The only thing I would enjoy turbid is a nice bowl of clam chowder soup…turbid and beer…what? Is this real life?
Seriously, I’m all for experimentation, and I love a hazy dankity dank dry hopped to the gills IPA…but this does not make a beer turbid…yeasty beer equates to turbid
Maybe your definition of turbidity is different from mine???
The last time I checked, the definition of turbid was “cloudy, opaque, or thick with suspended matter”…
I’ve yet to try one of these beers. They just don’t look right to me. Hoping to try one from Cellarmaker next week when I’m in town. I’m not sure i could get down with those tan looking ones. Serious haze, maybe… juiced khaki’s, not gonna happen?
I’m not trying to fan flames, I’m just tired of yeasty beer. I’m also tired of some trying to create a new “northeast IPA” when we already have (or had) east coast IPA. Though said beer is really hard to find, and decidedly “unmodern” in it’s more subdued, British-like balance.
The picture Hoosier posted is what got my mind started down this path.
Again, I’m not trying to fan flames or stir dissent, I just don’t like this appears to be heading. (Whether that appearance is true or false.)
Does Cellermaker have an “East Coast/New England/Vermont” style IPA? I was there during beer week last year and I do need to say that place is awesome.
If you need a sandwich, there is a great place very close. Dei Board. Oh what I would give for one of their sandwiches right now.

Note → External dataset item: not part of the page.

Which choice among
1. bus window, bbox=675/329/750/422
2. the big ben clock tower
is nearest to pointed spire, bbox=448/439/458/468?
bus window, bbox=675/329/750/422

Yep different ideas of the definition of the word turbid. Maybe yours is more correct, IDK. However what I am describing is cloudy and opaque but has no visable particulate. None. The picture Hoosier posted was a good example from what I could tell. I have not had tired hands beers so I cant say if there was actually any visable particulate there or not.
I think they do have one right now. Tasty McDole posted a pic recently on his facebook page of a very hazy brew, which sparked similar pics from the one Hoosier posted.
I think this conversation is ongoing on every beer forum/group I’m in right now with the same two arguments. I’ve even seen some people float rumors that whey protein is added to get that murkiness. I find that doubtful because whey protein has a pretty terrible flavor (at least to me).
I think this appearance can mostly be produced with a combination of protein haze, hop oil haze and a lot of poorly sedimenting yeast in suspension. If you don’t cool the wort quickly and you don’t cold crash then it’s easy to get a good amount of haze. For some of these beers that look like chicken stock, IDK, there might be more at work to get them that hazy.
Personally I can appreciate targeting the smoother body with this style but at a certain level that much yeast in suspension will add yeast bite and that is never pleasant no matter how much hops are thrown on top.
I agree and think that the yeast “bite” is what leads people to speculate that they are adding flour or something else to get the cloudiness without the mouthful of yeast.
I haven’t had one of these, but the photos look like there will be a lot of floaters and that doesn’t sound like an appealing mouthfeel.
There are no floaters in the ones I have had. I doubt Hill Farmstead built their reputation on floaters and yeast bite. I think there is something else at play here.
Still trying to come up with the argument where taking a great IPA with a firm malt base and complex hop character and purposely making it look like a turbid mess gives you a better beer. I got nothin’.
No I haven’t. I’m sure I will at some point. But I feel pretty certain that if I like it a lot, it won’t be because of its turbidity. It’s a gimmick to me until I can read an interview with a brewer who will come clean.